Could you copy each of the records below word for word, without changing anything?

───── Records shown

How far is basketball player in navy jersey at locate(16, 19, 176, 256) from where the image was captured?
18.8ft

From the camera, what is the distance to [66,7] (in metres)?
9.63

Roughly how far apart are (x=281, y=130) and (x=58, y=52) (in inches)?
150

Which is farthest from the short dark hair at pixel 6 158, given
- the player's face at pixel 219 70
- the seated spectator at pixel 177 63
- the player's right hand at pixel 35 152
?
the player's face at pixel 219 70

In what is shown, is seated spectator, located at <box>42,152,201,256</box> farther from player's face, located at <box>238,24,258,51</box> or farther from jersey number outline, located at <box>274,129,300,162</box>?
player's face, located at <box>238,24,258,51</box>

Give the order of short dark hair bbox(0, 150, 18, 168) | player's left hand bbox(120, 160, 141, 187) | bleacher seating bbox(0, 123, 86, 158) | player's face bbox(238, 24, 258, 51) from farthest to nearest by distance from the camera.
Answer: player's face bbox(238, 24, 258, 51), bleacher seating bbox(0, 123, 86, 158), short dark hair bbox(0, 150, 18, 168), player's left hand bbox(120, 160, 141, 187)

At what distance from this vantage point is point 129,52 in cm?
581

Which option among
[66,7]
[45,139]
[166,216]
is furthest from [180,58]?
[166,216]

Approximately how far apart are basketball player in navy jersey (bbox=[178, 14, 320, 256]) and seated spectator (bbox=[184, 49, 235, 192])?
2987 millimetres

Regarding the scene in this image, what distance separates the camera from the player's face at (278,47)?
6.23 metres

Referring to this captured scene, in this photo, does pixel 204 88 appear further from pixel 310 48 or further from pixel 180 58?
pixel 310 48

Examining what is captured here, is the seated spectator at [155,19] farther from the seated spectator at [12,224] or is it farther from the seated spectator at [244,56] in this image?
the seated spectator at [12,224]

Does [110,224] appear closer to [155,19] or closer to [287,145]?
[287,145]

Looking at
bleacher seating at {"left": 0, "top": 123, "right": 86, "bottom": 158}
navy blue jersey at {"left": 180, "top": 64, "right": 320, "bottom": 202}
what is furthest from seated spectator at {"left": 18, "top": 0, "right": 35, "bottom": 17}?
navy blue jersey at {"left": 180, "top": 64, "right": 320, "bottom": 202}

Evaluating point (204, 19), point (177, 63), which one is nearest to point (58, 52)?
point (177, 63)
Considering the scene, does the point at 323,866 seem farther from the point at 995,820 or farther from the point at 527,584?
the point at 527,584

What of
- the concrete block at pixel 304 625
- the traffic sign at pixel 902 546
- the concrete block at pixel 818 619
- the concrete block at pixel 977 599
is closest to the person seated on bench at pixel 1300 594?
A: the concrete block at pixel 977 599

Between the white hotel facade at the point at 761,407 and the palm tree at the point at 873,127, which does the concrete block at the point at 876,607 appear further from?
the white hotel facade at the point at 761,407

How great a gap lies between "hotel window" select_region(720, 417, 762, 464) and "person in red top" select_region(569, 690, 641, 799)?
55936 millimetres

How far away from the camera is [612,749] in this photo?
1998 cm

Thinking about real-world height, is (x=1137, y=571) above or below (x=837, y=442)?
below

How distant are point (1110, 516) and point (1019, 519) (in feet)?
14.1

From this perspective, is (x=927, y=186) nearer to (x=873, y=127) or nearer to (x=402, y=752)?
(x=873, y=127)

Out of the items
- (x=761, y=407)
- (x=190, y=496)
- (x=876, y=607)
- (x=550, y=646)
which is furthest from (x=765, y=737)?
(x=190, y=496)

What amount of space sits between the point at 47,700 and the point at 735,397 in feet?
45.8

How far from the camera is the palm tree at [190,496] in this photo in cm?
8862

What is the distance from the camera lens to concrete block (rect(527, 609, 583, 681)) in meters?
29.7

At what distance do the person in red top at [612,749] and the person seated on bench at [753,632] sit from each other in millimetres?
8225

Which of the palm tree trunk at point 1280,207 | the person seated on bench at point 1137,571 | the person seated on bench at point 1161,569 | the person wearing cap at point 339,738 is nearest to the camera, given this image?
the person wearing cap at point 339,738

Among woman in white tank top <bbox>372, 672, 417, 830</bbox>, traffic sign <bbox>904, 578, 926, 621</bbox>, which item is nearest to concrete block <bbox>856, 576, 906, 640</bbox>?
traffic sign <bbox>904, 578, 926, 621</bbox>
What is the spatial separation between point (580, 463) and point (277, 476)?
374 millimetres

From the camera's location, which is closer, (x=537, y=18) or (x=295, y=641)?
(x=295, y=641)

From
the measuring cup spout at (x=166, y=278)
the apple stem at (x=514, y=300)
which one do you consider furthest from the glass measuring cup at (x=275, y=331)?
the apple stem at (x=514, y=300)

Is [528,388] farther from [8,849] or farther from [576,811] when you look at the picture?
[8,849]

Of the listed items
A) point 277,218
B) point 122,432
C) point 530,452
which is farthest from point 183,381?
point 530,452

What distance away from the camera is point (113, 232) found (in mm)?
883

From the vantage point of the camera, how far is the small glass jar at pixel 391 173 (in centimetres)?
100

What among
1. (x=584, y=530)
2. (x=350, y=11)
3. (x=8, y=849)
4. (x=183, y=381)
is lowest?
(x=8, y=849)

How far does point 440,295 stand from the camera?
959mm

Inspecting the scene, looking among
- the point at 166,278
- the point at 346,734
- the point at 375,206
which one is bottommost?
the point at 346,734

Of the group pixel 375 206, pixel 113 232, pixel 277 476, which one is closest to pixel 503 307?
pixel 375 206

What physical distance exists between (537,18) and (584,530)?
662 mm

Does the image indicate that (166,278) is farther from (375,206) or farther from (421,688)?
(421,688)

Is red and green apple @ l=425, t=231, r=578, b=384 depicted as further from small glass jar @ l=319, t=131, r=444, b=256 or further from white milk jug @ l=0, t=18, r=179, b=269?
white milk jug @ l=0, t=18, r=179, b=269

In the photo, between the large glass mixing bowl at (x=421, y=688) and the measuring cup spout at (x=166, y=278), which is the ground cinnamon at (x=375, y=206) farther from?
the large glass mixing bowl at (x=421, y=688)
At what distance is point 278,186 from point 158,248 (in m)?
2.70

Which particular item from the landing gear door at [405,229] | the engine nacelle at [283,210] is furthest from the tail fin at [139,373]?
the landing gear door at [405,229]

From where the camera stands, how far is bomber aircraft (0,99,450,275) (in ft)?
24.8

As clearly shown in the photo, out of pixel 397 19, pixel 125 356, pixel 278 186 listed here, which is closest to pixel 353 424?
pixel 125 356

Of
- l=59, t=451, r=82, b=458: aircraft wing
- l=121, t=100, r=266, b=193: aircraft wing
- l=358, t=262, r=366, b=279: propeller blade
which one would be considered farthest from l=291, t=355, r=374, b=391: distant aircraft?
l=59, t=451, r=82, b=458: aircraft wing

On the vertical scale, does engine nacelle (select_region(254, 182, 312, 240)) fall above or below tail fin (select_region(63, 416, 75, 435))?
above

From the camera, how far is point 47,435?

──────────

→ **Full solution**:
How far is basketball player in navy jersey at locate(16, 19, 176, 256) from where the image was captured?
18.8ft

From the camera, what is the distance to [66,7] (in metres)?
9.63

Roughly how far apart are (x=281, y=130) and (x=58, y=52) (in inches)?
150

Which is farthest from the short dark hair at pixel 6 158, given
- the player's face at pixel 219 70
- the seated spectator at pixel 177 63
- the player's right hand at pixel 35 152
?
the player's face at pixel 219 70

In what is shown, is seated spectator, located at <box>42,152,201,256</box> farther from player's face, located at <box>238,24,258,51</box> or farther from jersey number outline, located at <box>274,129,300,162</box>?
player's face, located at <box>238,24,258,51</box>

Give the order of short dark hair bbox(0, 150, 18, 168) | player's left hand bbox(120, 160, 141, 187) | bleacher seating bbox(0, 123, 86, 158) | player's face bbox(238, 24, 258, 51) from farthest to nearest by distance from the camera.
Answer: player's face bbox(238, 24, 258, 51), bleacher seating bbox(0, 123, 86, 158), short dark hair bbox(0, 150, 18, 168), player's left hand bbox(120, 160, 141, 187)

At what distance from this vantage point is point 129,52 in cm?
581

Which option among
[66,7]
[45,139]
[166,216]
is furthest from [180,58]?
[166,216]

Approximately how far apart are basketball player in navy jersey (bbox=[178, 14, 320, 256]) and seated spectator (bbox=[184, 49, 235, 192])?
2987 millimetres

Regarding the scene in this image, what distance separates the camera from the player's face at (278,47)?
6.23 metres

Referring to this captured scene, in this photo, does pixel 204 88 appear further from pixel 310 48 or further from pixel 180 58?
pixel 310 48

Examining what is captured here, is the seated spectator at [155,19] farther from the seated spectator at [12,224] or is it farther from the seated spectator at [244,56] in this image?
the seated spectator at [12,224]

Does [110,224] appear closer to [155,19] or closer to [287,145]?
[287,145]

Looking at
bleacher seating at {"left": 0, "top": 123, "right": 86, "bottom": 158}
navy blue jersey at {"left": 180, "top": 64, "right": 320, "bottom": 202}
what is furthest from seated spectator at {"left": 18, "top": 0, "right": 35, "bottom": 17}?
navy blue jersey at {"left": 180, "top": 64, "right": 320, "bottom": 202}

Evaluating point (204, 19), point (177, 63), which one is nearest to point (58, 52)?
point (177, 63)
Considering the scene, does the point at 323,866 seem farther from the point at 995,820 or farther from the point at 527,584?
the point at 527,584

What of
- the concrete block at pixel 304 625
- the traffic sign at pixel 902 546
- the concrete block at pixel 818 619
- the concrete block at pixel 977 599
is closest to the person seated on bench at pixel 1300 594?
A: the concrete block at pixel 977 599

Between the white hotel facade at the point at 761,407 and the palm tree at the point at 873,127, which does the concrete block at the point at 876,607 appear further from?
the white hotel facade at the point at 761,407

How great a gap lies between "hotel window" select_region(720, 417, 762, 464) and "person in red top" select_region(569, 690, 641, 799)?
55936 millimetres

How far away from the camera is [612,749] in this photo?
1998 cm

Thinking about real-world height, is (x=1137, y=571) above or below (x=837, y=442)?
below

How distant are point (1110, 516) and point (1019, 519) (in feet)?
14.1

From this perspective, is (x=927, y=186) nearer to (x=873, y=127) or nearer to (x=402, y=752)?
(x=873, y=127)

Out of the items
- (x=761, y=407)
- (x=190, y=496)
- (x=876, y=607)
- (x=550, y=646)
which is furthest from (x=765, y=737)?
(x=190, y=496)

What amount of space sits between the point at 47,700 and the point at 735,397 in feet?
45.8

How far from the camera is the palm tree at [190,496] in this photo in cm?
8862

What is the distance from the camera lens to concrete block (rect(527, 609, 583, 681)) in meters?
29.7

At what distance do the person in red top at [612,749] and the person seated on bench at [753,632] sit from each other in millimetres?
8225

Which of the palm tree trunk at point 1280,207 | the person seated on bench at point 1137,571 | the person seated on bench at point 1161,569 | the person wearing cap at point 339,738 is nearest to the camera, given this image?
the person wearing cap at point 339,738

Among woman in white tank top <bbox>372, 672, 417, 830</bbox>, traffic sign <bbox>904, 578, 926, 621</bbox>, which item is nearest to concrete block <bbox>856, 576, 906, 640</bbox>?
traffic sign <bbox>904, 578, 926, 621</bbox>
What is the spatial separation between point (580, 463) and point (277, 476)?
374 millimetres

From the camera's location, which is closer, (x=537, y=18) or (x=295, y=641)?
(x=295, y=641)

From
the measuring cup spout at (x=166, y=278)
the apple stem at (x=514, y=300)
which one do you consider furthest from the glass measuring cup at (x=275, y=331)?
the apple stem at (x=514, y=300)

Is [528,388] farther from [8,849] or farther from [576,811] when you look at the picture?
[8,849]

Of the listed items
A) point 277,218
B) point 122,432
C) point 530,452
which is farthest from point 183,381?
point 530,452

What distance away from the camera is point (113, 232) found (in mm)?
883

From the vantage point of the camera, how far is the small glass jar at pixel 391 173 (in centimetres)?
100

What among
1. (x=584, y=530)
2. (x=350, y=11)
3. (x=8, y=849)
4. (x=183, y=381)
is lowest?
(x=8, y=849)

How far does point 440,295 stand from the camera?
959mm

Inspecting the scene, looking among
- the point at 166,278
- the point at 346,734
- the point at 375,206
which one is bottommost?
the point at 346,734

Of the group pixel 375 206, pixel 113 232, pixel 277 476, which one is closest to pixel 503 307?
pixel 375 206

What physical distance exists between (537,18) and (584,530)?
662 mm

Does the image indicate that (166,278) is farther from (375,206) or farther from (421,688)?
(421,688)

Is red and green apple @ l=425, t=231, r=578, b=384 depicted as further from small glass jar @ l=319, t=131, r=444, b=256 or further from white milk jug @ l=0, t=18, r=179, b=269?
white milk jug @ l=0, t=18, r=179, b=269

In the photo, between the large glass mixing bowl at (x=421, y=688) and the measuring cup spout at (x=166, y=278), which is the ground cinnamon at (x=375, y=206) farther from?
the large glass mixing bowl at (x=421, y=688)
At what distance is point 278,186 from point 158,248 (in m)?
2.70

Which particular item from the landing gear door at [405,229] | the engine nacelle at [283,210] is furthest from the tail fin at [139,373]?
the landing gear door at [405,229]

From where the camera stands, how far is bomber aircraft (0,99,450,275) (in ft)?
24.8

As clearly shown in the photo, out of pixel 397 19, pixel 125 356, pixel 278 186 listed here, which is closest to pixel 353 424?
pixel 125 356

Of
- l=59, t=451, r=82, b=458: aircraft wing
- l=121, t=100, r=266, b=193: aircraft wing
- l=358, t=262, r=366, b=279: propeller blade
which one would be considered farthest from l=291, t=355, r=374, b=391: distant aircraft?
l=59, t=451, r=82, b=458: aircraft wing

On the vertical scale, does engine nacelle (select_region(254, 182, 312, 240)) fall above or below tail fin (select_region(63, 416, 75, 435))?
above

From the camera, how far is point 47,435?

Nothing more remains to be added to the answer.